В Варне, в гостинице, жил главный помощник Малыша американец Стив. Малыш позвонил ему:
— Чем занимаешься, — пьешь-гуляешь? А нужно работать, мой друг. Да-да, — в поте лица. У нас, у русских, есть пословица: как потопаешь, так и полопаешь. А я тобой недоволен. Ну-ну! Поговори мне еще! Я ведь шуток не люблю, контракт наш помню. Отработаешь год хорошо — получишь всю сумму. Нет — пеняй на себя, не прогневайся.
Малыш и вправду был недоволен Стивом: он платил ему большие деньги, а тот бессовестно филонил. Малыш не прогонял его, но и не подпускал близко, разговаривал с ним бесцеремонно, не гнушался грубостей. С будущего года решил избавиться от услуг американца. Но пока выжимал из него все соки, — знал о дружбе Стива с Фридманом, выпытывал связи.

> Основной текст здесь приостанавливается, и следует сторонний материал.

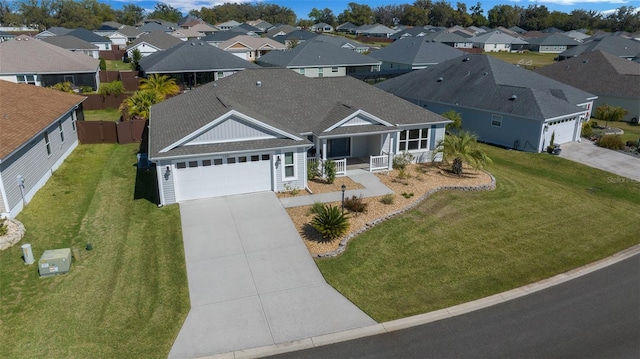 drone / aerial view with a residential view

— Садись на телефон и делай мне список всех наших, сидящих в московских и питерских банках, и в Министерстве финансов России. Найдешь выход на Казахстан, Узбекистан — тоже хорошо. Нужна рублевая зона. Понял? Ну все. Действуй. И вот еще что: мне нужно знать, где остановился Фридман, с кем встречается, что замышляет. Даю неделю — подготовь подробную справку. С нами Бог! Привет!

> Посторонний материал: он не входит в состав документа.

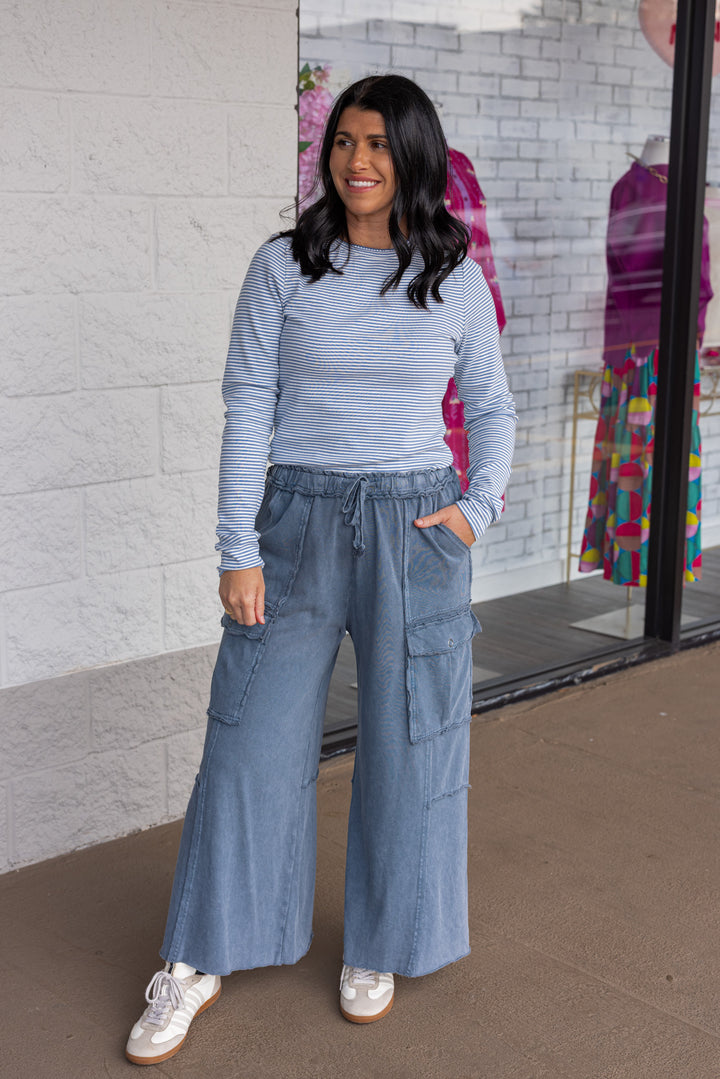 Women's blue and white striped knit long sleeve top by Wishlist showing full front view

— О Фридмане могу тебе сказать, — оживился Борис, ободренный тем, что хоть чем-то может быть полезен. — Он в Констанце проворачивает операцию с леями. Куда-то в Африку гонит танкер из Одессы с русской нефтью.
— Может быть, — в раздумье согласился Малыш. — Но это попутно, а главное для него — наша операция. Он ее замыслил, рассчитал, подготовил, ждет мои бумаги. Но у меня подозрение: он уж о том думает, как нас с тобой оставить с носом. Вплоть до физического устранения.

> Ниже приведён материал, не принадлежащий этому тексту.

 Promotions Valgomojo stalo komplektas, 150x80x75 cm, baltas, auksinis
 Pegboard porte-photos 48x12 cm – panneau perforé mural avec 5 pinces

— Мне перечислил предоплату.
— Сколько?
— Десять миллионов.
— Слезы! Мне — тоже, но за это при твоей помощи и через твоего папашу вышел на всех нужных людей, даже на посла. И завтра мечтает заполучить вот эти бумаги.
Малыш поднял над столом изготовленные с таким трудом документы.
— Но шиш ему! Накось, выкуси!
Малыш выбросил вперед руку со сложенным в кулаке кукишем. Из глаз посыпались голубые искры. Борис съежился, он знал страшную силу этого человека. По его банде в Питере нанесли сильный удар. Банда качнулась, но уцелела. Взяли многих, могут расколоть еще столько же, но остальные…
Малыш, в прошлом банковский работник, выпускник финансово-экономического института, мафию свою строил по системе масонских лож — клетками, ячейками. Одна клетка не знает о существовании другой, взяли одну — остается другая. И в каждой — глава, пастух. Имена их в голове Малыша. В Питере расколошматили одну ячейку, только одну.
Борис тоже в мафии Малыша. Рядовой боец. Почетный, элитный, но — рядовой. И он знает: законы мафии жестоки. Вильнешь в сторону — убьют. Борис трепещет под голубым огнем совино-круглых глаз Малыша, этого тамбовского волка. Дядя Бориса по матери, Моисей Саулович Браиловский, в прошлом важный чин в Госплане СССР, поговорил о каком-то деле с Малышом, сказал Борису: «Твой дружок — сущий дьявол, ты его ко мне не приводи, у меня от общения с ним понос открылся». Борис и сам долго не может выдерживать общества Малыша: в его синих, темнеющих от злости глазах он видит одно презрение и на лице — такую мину, словно тот нечаянно раздавил лягушку.
Малыш однажды сказал Иванову: «Борис, смени фамилию! Это наша, тамбовская фамилия. У меня мать Иванова». Обиду эту Борис помнит и никогда не простит.